1. Introducing Actions¶
Actions is an online tool for scheduling, running, and monitoring computer programming scripts in a far-off data center without human intervention. It is one of the commercial services offered by GitHub, Microsoft’s multi-faceted software development site.
The tasks it executes are configured and run alongside the code that programmers store on the platform, allowing quick and easy development. Due to its low cost and tight integration with the popular code-management system, Actions has emerged as one of the most popular automation tools.
GitHub created the tool primarily to help coders with continuous integration and continuous deployment practices that automate the review, testing and circulation of freshly written code.
For example, a routine set of Actions vets every change made to the codebase of Microsoft’s Visual Studio Code, a popular open-source project managed via GitHub.
Each time a developer submits a patch for review, tests run to ensure nothing breaks. When changes are approved, an Actions task automatically ships out the latest version to users.
These routines are common in the software industry, where they strengthen quality control and speed up releases.

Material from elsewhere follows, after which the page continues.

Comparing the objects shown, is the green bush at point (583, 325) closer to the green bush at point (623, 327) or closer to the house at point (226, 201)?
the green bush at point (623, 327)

However, Actions tasks are not limited to arcane, back-office work. Because they can run any kind of script, computer programmers, including journalists, have found ways to use Actions creatively.
A simple example is the @ReutersJobs social media bot. The project scrapes the job listings from the Reuters website, identifies new openings, generates promotional images and posts notices on social media.
The bot’s code is hosted on GitHub where Actions linked to the repository are configured to run a series of Python scripts every six hours. This process that is logged and monitored via the repository’s Actions tab.
This panel allows you to see the progress of tasks as they execute and review the results of previous runs.
In this way, reporters at top news organizations routinely use Actions to automate data collection, processing, analysis and publication. This class will teach you some of their techniques. We’ll start with a simple example and then build up to more complex and powerful configurations.